Tendo a própria alma ligada à de Wang Jin, o grande dragão dourado, ainda que ele estivesse em recuperação de seus poderes ancestrais ilimitados, Ga Yue não tinha porque temer qualquer perigo. E ao se ver prestes a sucumbir nas mãos de um inimigo mais forte no Sexto Andar, pôde finalmente colocar aquela vantagem à prova: diante do risco de ter seu corpo destruído, redirecionou a maior porção do ataque para Wang Jin.
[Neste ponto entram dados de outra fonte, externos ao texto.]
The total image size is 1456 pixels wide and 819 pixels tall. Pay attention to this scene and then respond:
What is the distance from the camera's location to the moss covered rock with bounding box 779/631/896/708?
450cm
Antes que o corpo dele, em sua forma humana, pudesse cair no chão, Ga Yue já tinha bradado sua espada e decapitado seu adversário.

Mas o que deveria ter sido uma vitória gloriosa se tornou o momento mais surreal de sua vida.

Num instante sorria com malícia assassina em seu ataque, pelo canto do olho podia notar os cabelos longos de Wang Jin enquanto ele caía de costas, sangue formando um arco no ar junto aos fios negros. Piscou os olhos e naquele milésimo de segundo seguinte não estava mais no Sexto Saguão e uma mulher gorda a encarava parecendo muito aliviada.

Os arredores não eram os mesmos, as pessoas não eram as mesmas e tinham muitas características diferentes umas das outras, fazendo sua mente acostumada com uma etnia tão homogênea gritar em confusão. Não podia falar, só produzir sons inteligíveis aos ouvintes, não conseguia sentir energia circular em seu corpo ou nos dos demais. E certamente não podia mais escutar o rítmico som do coração de Wang Jin batendo em sincronia com o seu, só esse fato já era garantia de que estava em um outro mundo, não apenas em outra dimensão.